Keras provides a wonderful interface for expanding the learning set - the class ImageDataGenerator. We initialize the class, telling it what kind of transformation we want to apply to the images, and then run the training data through the generator, calling the method fit, and then the method flow, getting a continuously expanding iterator for the batch that we replenish. There is even a special method model.fit_generatorthat will teach our model using this iterator, which greatly simplifies the code. There is a small drawback: this is how we lose the parameter validation_split, which means that we will have to separate the validation subset of the data ourselves, but this only takes four lines of code.

Here we will use random horizontal and vertical shifts.ImageDataGeneratoralso provides us with the ability to perform random rotations, scaling, warping and mirroring. All these transformations are also worth a try, except perhaps a mirror image, since in real life we are unlikely to encounter manuscript figures expanded in this way.
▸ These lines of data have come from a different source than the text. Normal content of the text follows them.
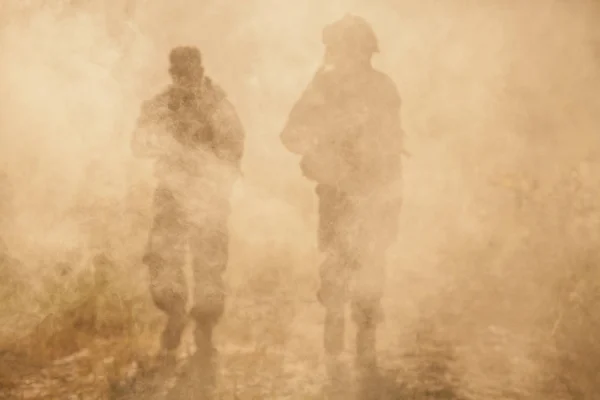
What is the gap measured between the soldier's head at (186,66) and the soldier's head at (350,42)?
0.83 metres

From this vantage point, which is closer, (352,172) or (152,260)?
(152,260)

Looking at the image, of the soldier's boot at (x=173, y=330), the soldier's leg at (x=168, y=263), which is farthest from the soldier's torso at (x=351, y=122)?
the soldier's boot at (x=173, y=330)

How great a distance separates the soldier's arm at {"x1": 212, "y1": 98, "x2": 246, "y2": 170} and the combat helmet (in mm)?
771

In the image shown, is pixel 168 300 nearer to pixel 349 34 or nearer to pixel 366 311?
pixel 366 311

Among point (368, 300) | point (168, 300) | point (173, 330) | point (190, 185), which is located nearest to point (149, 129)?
point (190, 185)

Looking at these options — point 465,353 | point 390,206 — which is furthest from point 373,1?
point 465,353

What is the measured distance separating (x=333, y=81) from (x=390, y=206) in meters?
0.91

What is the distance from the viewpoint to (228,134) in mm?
2879

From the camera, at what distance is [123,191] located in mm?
2775

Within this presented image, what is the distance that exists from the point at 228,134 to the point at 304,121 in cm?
51

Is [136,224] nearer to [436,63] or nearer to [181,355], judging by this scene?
[181,355]

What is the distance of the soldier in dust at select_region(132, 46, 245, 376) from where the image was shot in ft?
9.23

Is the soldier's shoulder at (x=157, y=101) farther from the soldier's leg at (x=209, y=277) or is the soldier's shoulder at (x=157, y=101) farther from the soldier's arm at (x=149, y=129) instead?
the soldier's leg at (x=209, y=277)

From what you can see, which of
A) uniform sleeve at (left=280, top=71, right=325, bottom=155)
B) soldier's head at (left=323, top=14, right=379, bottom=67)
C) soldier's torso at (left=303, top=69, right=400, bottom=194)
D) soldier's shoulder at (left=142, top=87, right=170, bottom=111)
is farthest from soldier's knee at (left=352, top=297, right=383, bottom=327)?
soldier's shoulder at (left=142, top=87, right=170, bottom=111)
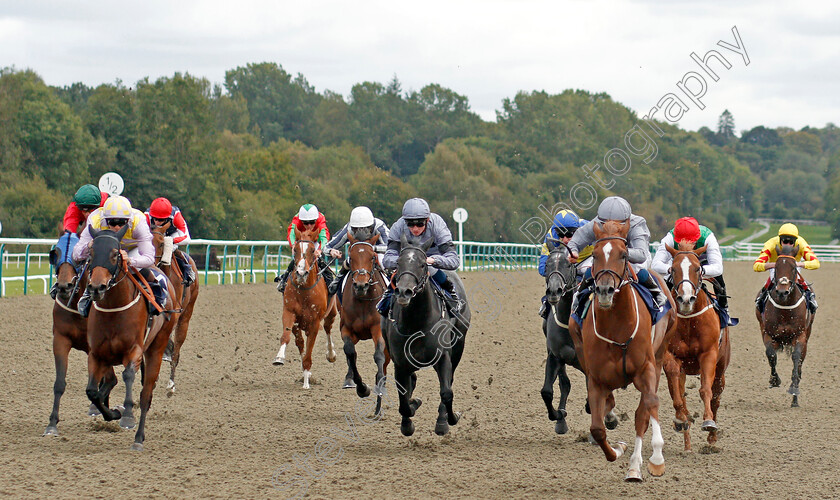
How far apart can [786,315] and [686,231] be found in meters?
3.38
from keras.preprocessing.image import ImageDataGenerator # data augmentation
# ... after model.compile(...)
# Explicitly split the training and validation sets
X_val = X_train[54000:]
Y_val = Y_train[54000:]
X_train = X_train[:54000]
Y_train = Y_train[:54000]
datagen = ImageDataGenerator(
            width_shift_range=0.1, # randomly shift images horizontally (fraction of total width)
            height_shift_range=0.1) # randomly shift images vertically (fraction of total height)
datagen.fit(X_train)
# fit the model on the batches generated by datagen.flow()---most parameters similar to model.fit
model.fit_generator(datagen.flow(X_train, Y_train,
                        batch_size=batch_size),
                        samples_per_epoch=X_train.shape[0],
                        nb_epoch=num_epochs,
                        validation_data=(X_val, Y_val),
                        verbose=1)

Ensembles

One interesting feature of neural networks that can be seen when they are used to distribute data into more than two classes is that, under different initial learning conditions, they are more easily allocated to one class, while others are confused. Using MNIST as an example, one can find that a single neural network can perfectly distinguish triples from fives, but does not learn how to separate units from sevens correctly, while the opposite is the case with dividing from another network.
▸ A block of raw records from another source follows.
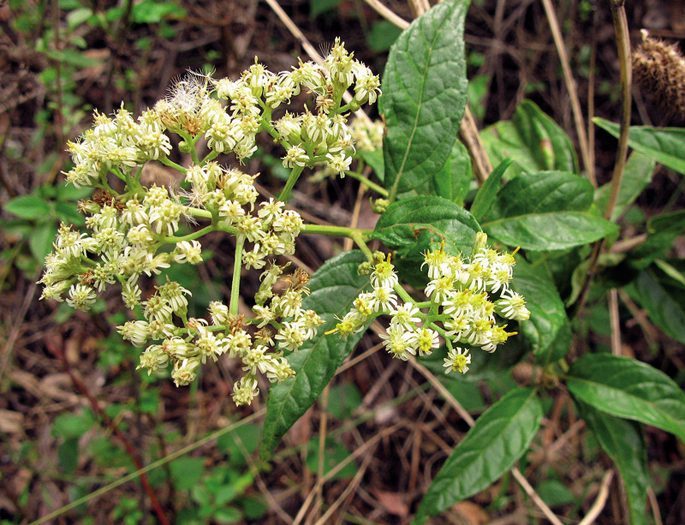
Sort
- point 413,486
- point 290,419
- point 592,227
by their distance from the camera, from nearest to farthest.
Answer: point 290,419 → point 592,227 → point 413,486

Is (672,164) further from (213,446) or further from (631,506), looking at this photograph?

This discrepancy can be dealt with using the method of statistical ensembles - place several copies of one networkwith different initial values and calculate their average result on the same input data. Here we will build three separate models. The differences between them can easily be represented in the form of a diagram, also built in Keras.

Core network

Ensemble

And again, Keras allows you to implement your plan by adding a minimal amount of code - we’ll wrap up the method of constructing the components of the model in a cycle, combining their results in the last layer merge.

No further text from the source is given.